> **Problème à résoudre**
Transcrivez intégralement, sans la moindre modification, l'extrait ci-dessous consacré au général Giraud.

Bonjour,
Comme le souligne Michèle Cointet, il est étonnant de constater que Giraud sembla soudain être comme "libéré" par l'exécution de l'amiral Darlan : lui qui n'avait cessé d'affirmer haut et fort à tous ceux qui le soutenaient qu'il n'entendait rien à la politique et que seul un commandement militaire l'intéressait, le voilà pris d'un subit désir de gouverner... ! La voie libre, il veut s'y engouffrer. De Gaulle fut d'ailleurs un temps leurré par Giraud. Le chef de la France libre était lui aussi persuadé que Giraud, absorbé par les urgences militaires en Tunisie, continuera à se tenir loin des marches du trône pour lui laisser les fonctions politiques et administratives. C'est compter sans les ambitions nouvelles du général Giraud et sans l'intervention des Américains. Il s'est produit un grand changement dans le comportement du général Giraud au lendemain de l'assassinat de l'amiral Darlan. Repoussant jusque-là le calice du pouvoir, ne s'intéressant qu'aux questions militaires, ne voilà-t-il pas qu'il s'empare hardiment de la succession de Darlan au haut-commissariat et qu'il manœuvre avec autorité dans le champ politique. (p. 211-212)
Note : cette dernière affirmation me semble un peu excessive; on sait que Giraud n'était PAS une tête politique; si l'élimination de Darlan a sûrement boosté un désir de commandement civil en sus de la direction militaire chez Giraud, sa relégation et son éviction en quelques mois par de Gaulle durant l'année 43 démontrera bien son incompétence politicienne, du moins ses sérieuses limites en la matière.
Alors qu'il avait esquissé quelques semaines avant un discret rapprochement avec la France libre, soudain il fait arrêter ses partisans qu'ils envoient croupir dans des camps d'internement sahariens ou qu'il fait assigner à résidence. Bref, de Gaulle est persona non grata à Alger. Ensuite, Giraud rabroue vertement le jeune comte de Paris venu une fois encore proposer ses services comme intermédiaire entre les vichystes, les Américains et les gaullistes.

> **Informations présentées**
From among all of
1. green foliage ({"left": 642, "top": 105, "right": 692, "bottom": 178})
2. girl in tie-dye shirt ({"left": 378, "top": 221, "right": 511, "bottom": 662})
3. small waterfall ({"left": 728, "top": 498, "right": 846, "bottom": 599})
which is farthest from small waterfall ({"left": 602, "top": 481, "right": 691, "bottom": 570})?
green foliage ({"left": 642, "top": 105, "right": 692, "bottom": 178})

--

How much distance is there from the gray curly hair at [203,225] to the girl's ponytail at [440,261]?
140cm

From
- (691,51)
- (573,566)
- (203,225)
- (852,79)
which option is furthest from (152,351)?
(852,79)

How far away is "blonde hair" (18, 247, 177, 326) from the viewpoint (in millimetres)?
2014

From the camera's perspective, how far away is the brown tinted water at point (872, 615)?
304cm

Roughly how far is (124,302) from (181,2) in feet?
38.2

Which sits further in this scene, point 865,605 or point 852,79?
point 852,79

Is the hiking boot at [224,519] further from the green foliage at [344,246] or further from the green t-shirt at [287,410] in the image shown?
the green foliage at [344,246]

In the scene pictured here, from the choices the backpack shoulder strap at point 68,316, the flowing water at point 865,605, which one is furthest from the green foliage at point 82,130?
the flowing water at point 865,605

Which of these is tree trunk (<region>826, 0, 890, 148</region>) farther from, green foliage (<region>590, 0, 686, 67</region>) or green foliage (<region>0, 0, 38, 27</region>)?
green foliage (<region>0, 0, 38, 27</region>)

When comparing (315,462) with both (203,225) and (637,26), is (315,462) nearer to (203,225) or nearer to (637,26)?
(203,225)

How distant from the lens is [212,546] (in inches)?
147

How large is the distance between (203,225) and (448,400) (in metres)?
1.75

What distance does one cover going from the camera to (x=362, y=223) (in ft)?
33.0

> **Réponse correcte**
Bonjour,
Comme le souligne Michèle Cointet, il est étonnant de constater que Giraud sembla soudain être comme "libéré" par l'exécution de l'amiral Darlan : lui qui n'avait cessé d'affirmer haut et fort à tous ceux qui le soutenaient qu'il n'entendait rien à la politique et que seul un commandement militaire l'intéressait, le voilà pris d'un subit désir de gouverner... ! La voie libre, il veut s'y engouffrer. De Gaulle fut d'ailleurs un temps leurré par Giraud. Le chef de la France libre était lui aussi persuadé que Giraud, absorbé par les urgences militaires en Tunisie, continuera à se tenir loin des marches du trône pour lui laisser les fonctions politiques et administratives. C'est compter sans les ambitions nouvelles du général Giraud et sans l'intervention des Américains. Il s'est produit un grand changement dans le comportement du général Giraud au lendemain de l'assassinat de l'amiral Darlan. Repoussant jusque-là le calice du pouvoir, ne s'intéressant qu'aux questions militaires, ne voilà-t-il pas qu'il s'empare hardiment de la succession de Darlan au haut-commissariat et qu'il manœuvre avec autorité dans le champ politique. (p. 211-212)
Note : cette dernière affirmation me semble un peu excessive; on sait que Giraud n'était PAS une tête politique; si l'élimination de Darlan a sûrement boosté un désir de commandement civil en sus de la direction militaire chez Giraud, sa relégation et son éviction en quelques mois par de Gaulle durant l'année 43 démontrera bien son incompétence politicienne, du moins ses sérieuses limites en la matière.
Alors qu'il avait esquissé quelques semaines avant un discret rapprochement avec la France libre, soudain il fait arrêter ses partisans qu'ils envoient croupir dans des camps d'internement sahariens ou qu'il fait assigner à résidence. Bref, de Gaulle est persona non grata à Alger. Ensuite, Giraud rabroue vertement le jeune comte de Paris venu une fois encore proposer ses services comme intermédiaire entre les vichystes, les Américains et les gaullistes.